Leo wants to see more of everything, but he does not especially like the art museum, unless Sasha is telling him about art. (He stares openly at Sasha when Sasha tells him about art.)
Leo loves restaurant food, particularly restaurant food that has lots and lots of calories, particularly particularly restaurant food that has endless refills. He thinks the Olive Garden's infinite breadsticks is the single greatest invention known to humanity.
Leo doesn't initiate sex with Marlo, not without permission from Marlo, but he's used to sharing small spaces, and he goes to the bathroom and thinks about Marlo's hands and Marlo's mouth and Marlo's dick, and all his old fantasies are much more real now that he knows what it's like.
At night he rests a hand on Sasha's shoulder or his hip or once, bravely, his thigh, and it sends electric shivers through his entire body. (He starts imagining Sasha, too, when he's in the bathroom, Sasha looking up at him through pretty lashes and kissing him between his legs--)
On Sunday, he braces himself to see what they're doing about services.
On Sunday morning Sasha says "So I thought maybe the aquarium today?" like services didn't exist at all.
"I'm complicated but I believe the word is agnostic.
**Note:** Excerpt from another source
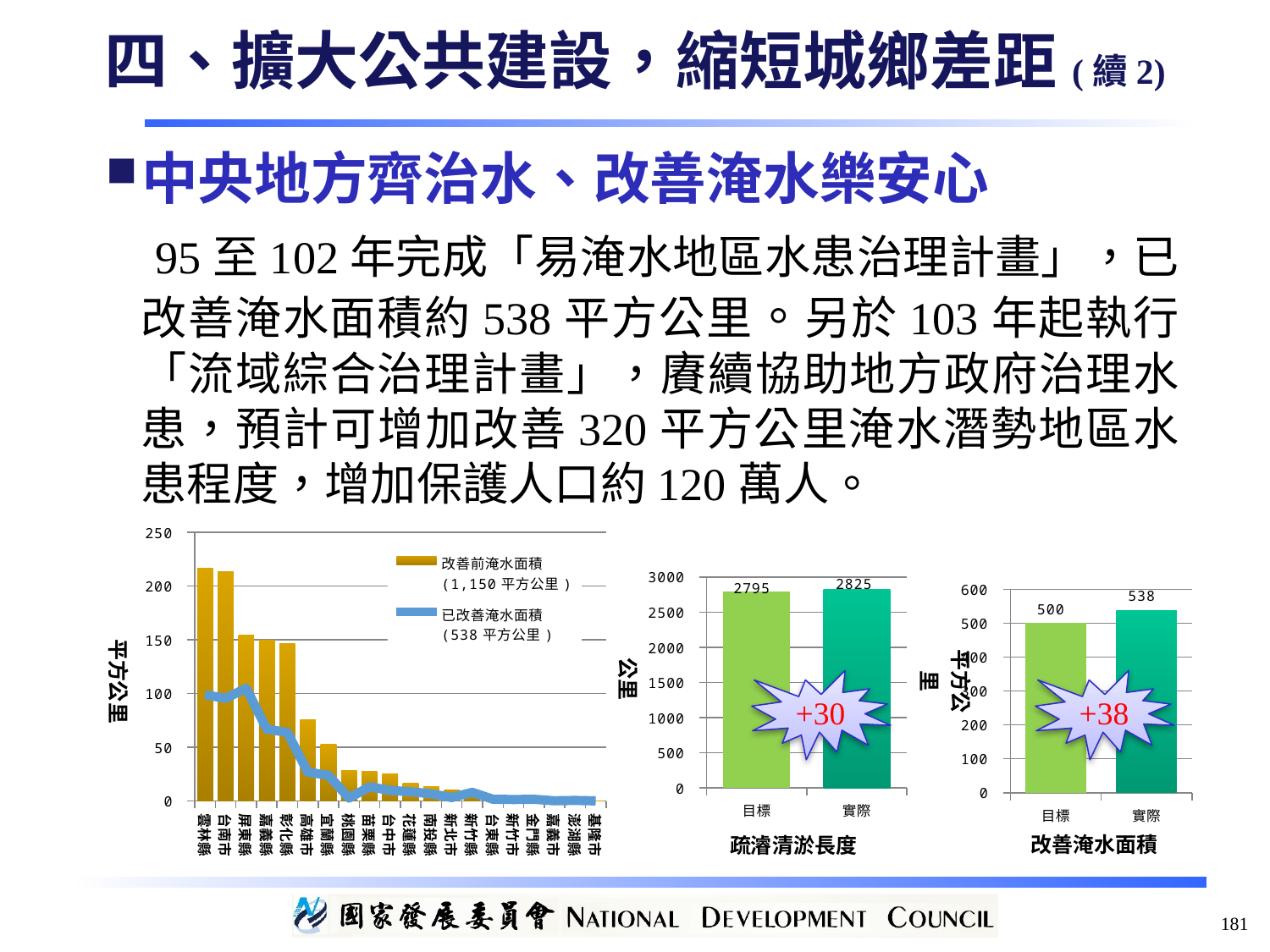
In the chart titled 改善淹水面積, which is larger, 目標 or 實際? 實際 In the chart titled 疏濬清淤長度, what is the difference between 實際 and 目標? 30 In the chart titled 改善淹水面積, what is the value for 目標? 500 In the chart titled 改善淹水面積, what is the value for 實際? 538 In the leftmost chart, how many categories are shown on the x axis? 20 In the chart titled 改善淹水面積, what is the difference between 實際 and 目標? 38 In the leftmost chart, how many series does the legend list? 2 In the chart titled 疏濬清淤長度, what is the value for 目標? 2795 In the leftmost chart, is the 改善前淹水面積 value for 雲林縣 greater or less than 200? greater In the leftmost chart, do the 改善前淹水面積 bars rise or fall from left to right along the x axis? fall In the chart titled 疏濬清淤長度, what is the value for 實際? 2825 In the leftmost chart, is the 改善前淹水面積 value for 高雄市 greater or less than 100? less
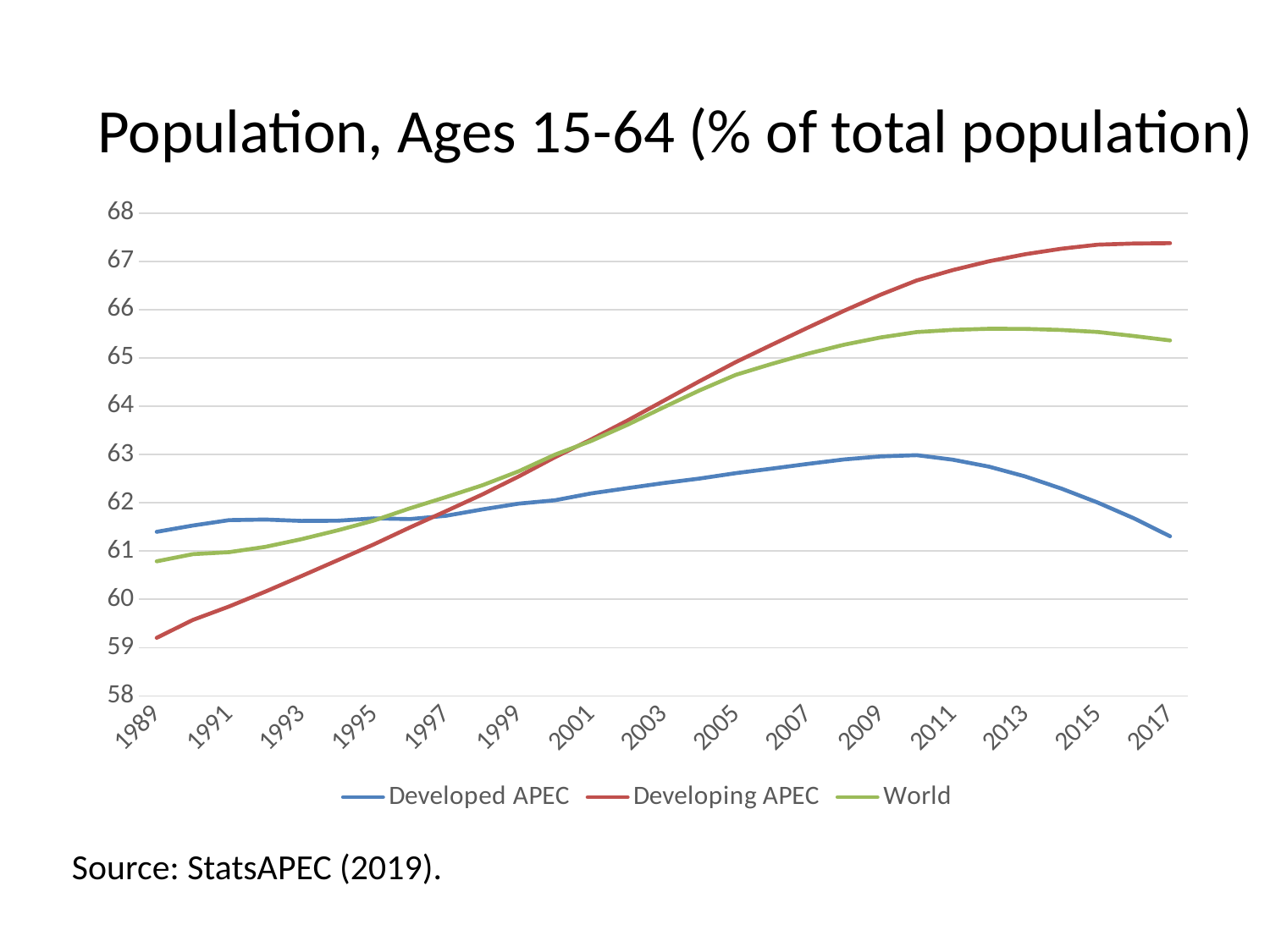
What kind of chart is shown on the slide? Line chart How many series does the legend list? 3 Which series is shown in red? Developing APEC Is the value for Developing APEC in 1989 greater or less than 60? less Is the value for World in 2017 greater or less than 65? greater Which series has the highest value in 2017? Developing APEC In 2017, which is larger: the value for Developed APEC or the value for World? World Which series has the lowest value in 1989? Developing APEC Is the value for Developing APEC in 2017 greater or less than 67? greater What is the title of the chart? Population, Ages 15-64 (% of total population) Does the Developing APEC line rise or fall from 1989 to 2017? Rise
The aquarium sounds good to me if it sounds good to you two?"
Octopuses are SO COOL. they can CHANGE COLORS and PRETEND TO BE ROCKS and THEY'RE SMART ENOUGH TO ESCAPE THEIR TANKS AND THROW SHRIMP AT AQUARIUM WORKERS HOW COOL IS THAT.
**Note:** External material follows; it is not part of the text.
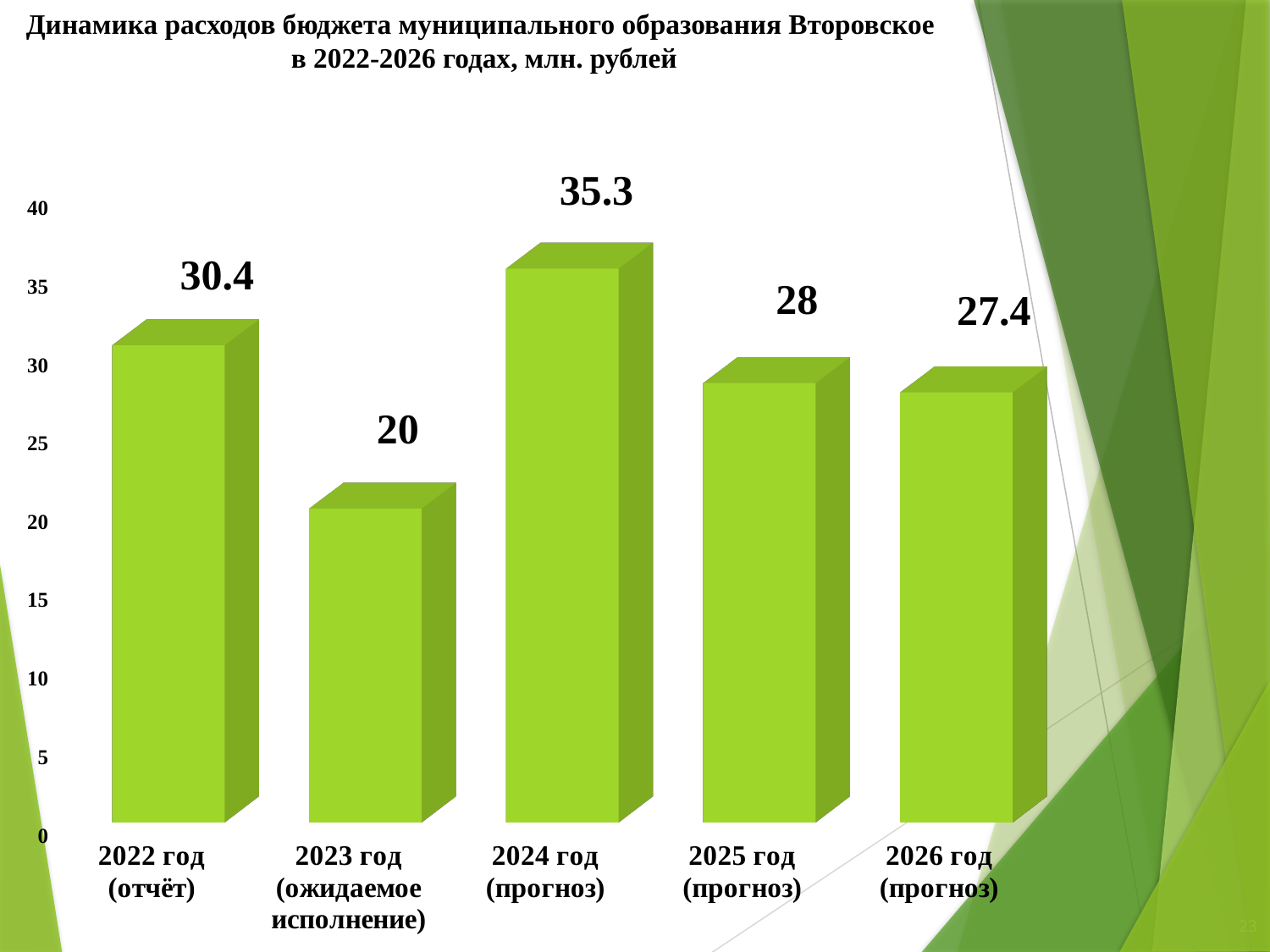
What is the value for 2023 год (ожидаемое исполнение)? 20 What is the value for 2024 год (прогноз)? 35.3 What kind of chart is shown on the slide? bar chart What is the title of the chart? Динамика расходов бюджета муниципального образования Второвское в 2022-2026 годах, млн. рублей Which year has the lowest value? 2023 год (ожидаемое исполнение) Is the value for 2022 год greater or less than 25? greater What is the value for 2022 год (отчёт)? 30.4 Which is larger, the value for 2025 год or the value for 2026 год? 2025 год What is the difference between the values for 2024 год and 2023 год? 15.3 What is the value for 2026 год (прогноз)? 27.4 Which year has the highest value? 2024 год (прогноз) How many years are shown on the chart? 5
This is a much better way to spend a Sunday morning.
It is extremely cool!
Aquariums also have employees that he can harass with extensive octopus questions.
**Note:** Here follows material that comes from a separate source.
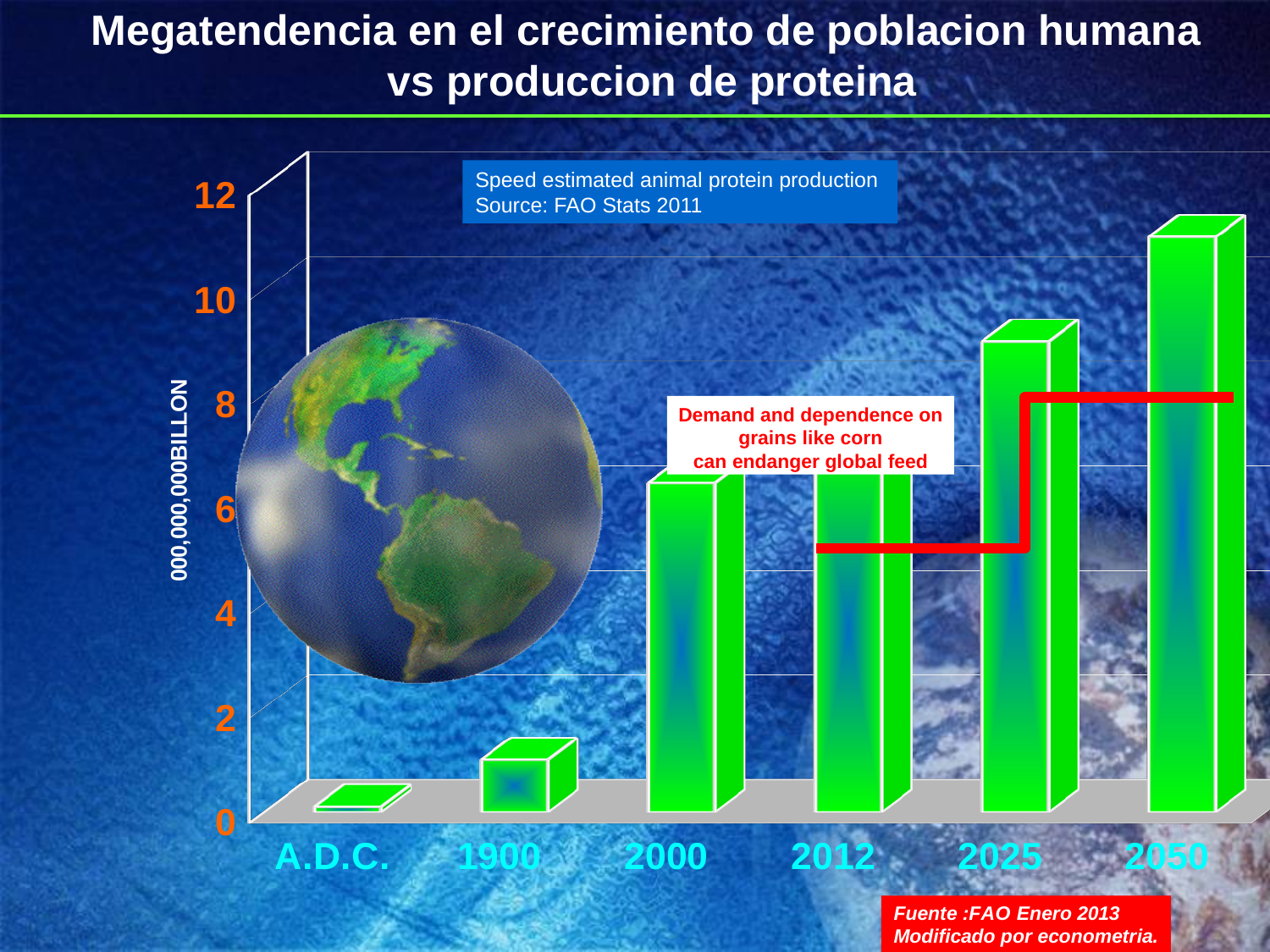
Do the bar values generally rise or fall from A.D.C. to 2050? rise How many categories are shown along the x axis of the chart? 6 Is the value for 1900 greater or less than 2? less Which is larger, the value for 2025 or the value for 2000? 2025 Is the value for 2012 greater or less than 8? less Is the value for 2025 greater or less than 8? greater Which category has the highest bar in the chart? 2050 What is the highest value shown on the y axis of the chart? 12 What kind of chart is shown on the slide? bar chart Which category has the lowest bar in the chart? A.D.C.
Is it really harassment if the employees are enthusiastic about answering, though.
(Being obviously polygamists in an aquarium on Sunday morning gets them fewer judgemental stares and more confused ones. Marlo is still acutely aware of every single pair of eyes.)
When they leave, Leo says, "I haven't ever told anyone I'm an atheist before. Or skipped church."
"It's too bad we have to go to church while we live back in town. People would gossip."
"...yeah," very quiet. "But we have to stay or they'll start marrying more people to Malcolm again and I can't —"
Leo reaches out and squeezes his hand. "It's okay. I'll make faces at you during the dumb parts."
"Yeah." He holds Leo's hand very tightly. "And it's better with you two, I just. Miss being able to wear what I want and cut my hair if I want and spend my Sundays how I want."
"It is. — you don't really notice how heavy it is until you cut it off. Or how hot it gets in the summer, having all that hair on the back of your neck and all that fabric on your arms and legs, until your hair is short and you can wear short sleeves and shorts if you feel like it."
"I would, but I don't actually own... other underwear," he says. "I guess we could thrift some while we're here."